*Instructions to follow*
Repeat each line of the material exactly.

■ ■ ■ ■ ■

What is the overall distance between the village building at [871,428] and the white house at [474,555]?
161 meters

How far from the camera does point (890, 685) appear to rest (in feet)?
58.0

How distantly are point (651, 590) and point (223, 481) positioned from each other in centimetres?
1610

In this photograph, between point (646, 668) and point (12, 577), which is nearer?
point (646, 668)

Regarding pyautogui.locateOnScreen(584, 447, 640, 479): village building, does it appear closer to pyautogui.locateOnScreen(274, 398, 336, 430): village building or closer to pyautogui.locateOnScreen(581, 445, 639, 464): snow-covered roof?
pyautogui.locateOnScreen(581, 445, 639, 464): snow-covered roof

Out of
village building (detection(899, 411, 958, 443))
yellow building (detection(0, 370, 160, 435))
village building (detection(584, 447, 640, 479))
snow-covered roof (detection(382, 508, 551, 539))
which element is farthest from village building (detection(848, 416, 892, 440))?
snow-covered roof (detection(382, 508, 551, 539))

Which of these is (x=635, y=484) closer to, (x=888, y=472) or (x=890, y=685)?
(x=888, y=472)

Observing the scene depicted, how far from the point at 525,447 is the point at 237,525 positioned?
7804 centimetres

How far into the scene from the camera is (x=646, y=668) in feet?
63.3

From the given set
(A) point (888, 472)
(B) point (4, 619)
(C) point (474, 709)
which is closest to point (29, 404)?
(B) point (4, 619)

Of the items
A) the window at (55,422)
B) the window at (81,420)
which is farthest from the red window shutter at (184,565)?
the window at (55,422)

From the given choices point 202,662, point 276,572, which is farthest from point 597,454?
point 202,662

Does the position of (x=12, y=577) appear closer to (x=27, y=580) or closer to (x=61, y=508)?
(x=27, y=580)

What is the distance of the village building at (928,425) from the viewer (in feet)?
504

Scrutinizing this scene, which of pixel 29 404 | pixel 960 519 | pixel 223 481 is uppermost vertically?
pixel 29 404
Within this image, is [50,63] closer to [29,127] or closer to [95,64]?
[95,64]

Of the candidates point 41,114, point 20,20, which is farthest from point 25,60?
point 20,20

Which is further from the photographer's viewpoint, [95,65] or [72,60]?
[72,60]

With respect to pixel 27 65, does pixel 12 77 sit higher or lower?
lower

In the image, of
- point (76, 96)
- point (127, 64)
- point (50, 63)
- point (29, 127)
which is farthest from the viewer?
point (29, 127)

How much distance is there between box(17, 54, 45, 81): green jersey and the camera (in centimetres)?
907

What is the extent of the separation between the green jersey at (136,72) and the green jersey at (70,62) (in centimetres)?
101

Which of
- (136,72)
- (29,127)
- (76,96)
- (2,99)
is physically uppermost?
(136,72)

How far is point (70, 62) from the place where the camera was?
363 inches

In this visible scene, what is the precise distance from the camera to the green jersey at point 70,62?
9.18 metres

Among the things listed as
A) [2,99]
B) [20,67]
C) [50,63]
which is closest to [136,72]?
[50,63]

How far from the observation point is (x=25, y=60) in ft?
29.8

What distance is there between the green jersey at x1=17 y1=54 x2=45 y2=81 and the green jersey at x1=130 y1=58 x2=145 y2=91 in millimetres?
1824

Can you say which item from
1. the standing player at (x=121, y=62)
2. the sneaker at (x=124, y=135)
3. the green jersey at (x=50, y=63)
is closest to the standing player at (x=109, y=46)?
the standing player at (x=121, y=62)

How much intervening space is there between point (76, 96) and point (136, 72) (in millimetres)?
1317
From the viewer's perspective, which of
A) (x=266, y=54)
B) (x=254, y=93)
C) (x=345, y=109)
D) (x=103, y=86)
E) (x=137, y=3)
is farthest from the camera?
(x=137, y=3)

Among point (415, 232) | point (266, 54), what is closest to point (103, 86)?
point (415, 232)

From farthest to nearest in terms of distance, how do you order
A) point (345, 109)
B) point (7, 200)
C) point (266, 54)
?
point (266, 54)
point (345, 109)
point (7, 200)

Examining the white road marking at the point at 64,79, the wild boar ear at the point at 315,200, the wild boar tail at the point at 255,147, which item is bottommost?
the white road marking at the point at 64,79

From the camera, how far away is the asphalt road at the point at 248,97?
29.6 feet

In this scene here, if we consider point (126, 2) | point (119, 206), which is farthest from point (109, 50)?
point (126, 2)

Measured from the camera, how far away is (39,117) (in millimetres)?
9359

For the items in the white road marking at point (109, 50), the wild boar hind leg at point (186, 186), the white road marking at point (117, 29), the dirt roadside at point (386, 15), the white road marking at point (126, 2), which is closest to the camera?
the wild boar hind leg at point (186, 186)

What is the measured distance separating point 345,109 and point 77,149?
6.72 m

■ ■ ■ ■ ■

*Exercise response*
What is the overall distance between the village building at [871,428] and the white house at [474,555]?
161 meters

How far from the camera does point (890, 685) appear to rest (in feet)?
58.0

How distantly are point (651, 590) and point (223, 481) positioned from each other in centimetres?
1610

In this photograph, between point (646, 668) and point (12, 577), which is nearer?
point (646, 668)

Regarding pyautogui.locateOnScreen(584, 447, 640, 479): village building, does it appear closer to pyautogui.locateOnScreen(274, 398, 336, 430): village building or closer to pyautogui.locateOnScreen(581, 445, 639, 464): snow-covered roof?
pyautogui.locateOnScreen(581, 445, 639, 464): snow-covered roof

Out of
village building (detection(899, 411, 958, 443))
yellow building (detection(0, 370, 160, 435))
village building (detection(584, 447, 640, 479))
snow-covered roof (detection(382, 508, 551, 539))
which element is farthest from village building (detection(848, 416, 892, 440))?
snow-covered roof (detection(382, 508, 551, 539))

Which of these is (x=635, y=484) closer to, (x=888, y=472) or (x=890, y=685)?
(x=888, y=472)

Observing the scene depicted, how far from the point at 525,447 is the point at 237,525 positioned?
7804 centimetres

How far into the scene from the camera is (x=646, y=668) in feet?
63.3

From the given set
(A) point (888, 472)
(B) point (4, 619)
(C) point (474, 709)
which is closest to point (29, 404)?
(B) point (4, 619)

Of the items
A) the window at (55,422)
B) the window at (81,420)
which is farthest from the red window shutter at (184,565)?
the window at (55,422)

From the given choices point 202,662, point 276,572, which is farthest from point 597,454?
point 202,662

Does the position of (x=12, y=577) appear closer to (x=27, y=580) or closer to (x=61, y=508)?
(x=27, y=580)

What is the distance of the village building at (928,425) from the viewer (in feet)?
504

Scrutinizing this scene, which of pixel 29 404 | pixel 960 519 | pixel 223 481 is uppermost vertically?
pixel 29 404
Within this image, is [50,63] closer to [29,127] or closer to [95,64]?
[95,64]

Of the candidates point 41,114, point 20,20, which is farthest from point 25,60?
point 20,20

Which is further from the photographer's viewpoint, [95,65] or [72,60]?
[72,60]

With respect to pixel 27 65, does pixel 12 77 sit higher or lower?
lower

In the image, of
- point (76, 96)
- point (127, 64)
- point (50, 63)
- point (29, 127)
which is farthest from the viewer?
point (29, 127)

How much distance is there between box(17, 54, 45, 81): green jersey and the camera (in centimetres)?
907

What is the extent of the separation between the green jersey at (136,72) and the green jersey at (70,62) (in centimetres)?
101

Which of
- (136,72)
- (29,127)
- (76,96)
- (2,99)
is physically uppermost?
(136,72)

How far is point (70, 62) from the place where the camera was?
363 inches

In this visible scene, what is the precise distance from the camera to the green jersey at point 70,62?
9.18 metres

Among the things listed as
A) [2,99]
B) [20,67]
C) [50,63]
which is closest to [136,72]?
[50,63]

How far from the observation point is (x=25, y=60) in ft?
29.8

What distance is there between the green jersey at x1=17 y1=54 x2=45 y2=81 and the green jersey at x1=130 y1=58 x2=145 y2=91 in millimetres?
1824

Can you say which item from
1. the standing player at (x=121, y=62)
2. the sneaker at (x=124, y=135)
3. the green jersey at (x=50, y=63)
is closest to the standing player at (x=109, y=46)?
the standing player at (x=121, y=62)

How much intervening space is there between point (76, 96) and point (136, 72) (in millimetres)?
1317
From the viewer's perspective, which of
A) (x=266, y=54)
B) (x=254, y=93)
C) (x=345, y=109)
D) (x=103, y=86)
E) (x=137, y=3)
is farthest from the camera?
(x=137, y=3)

Among point (415, 232) | point (266, 54), what is closest to point (103, 86)?
point (415, 232)

From farthest to nearest in terms of distance, how do you order
A) point (345, 109)
B) point (7, 200)
C) point (266, 54)
?
point (266, 54)
point (345, 109)
point (7, 200)

Examining the white road marking at the point at 64,79, the wild boar ear at the point at 315,200, the wild boar tail at the point at 255,147, which item is bottommost?
the white road marking at the point at 64,79

From the camera, how far away is the asphalt road at the point at 248,97?
29.6 feet

In this scene here, if we consider point (126, 2) | point (119, 206), which is farthest from point (109, 50)?
point (126, 2)

Measured from the camera, how far away is (39,117) (in millimetres)?
9359

For the items in the white road marking at point (109, 50), the wild boar hind leg at point (186, 186), the white road marking at point (117, 29), the dirt roadside at point (386, 15), the white road marking at point (126, 2), which is closest to the camera?
the wild boar hind leg at point (186, 186)

What is the measured distance separating point 345,109 and point 77,149?
6.72 m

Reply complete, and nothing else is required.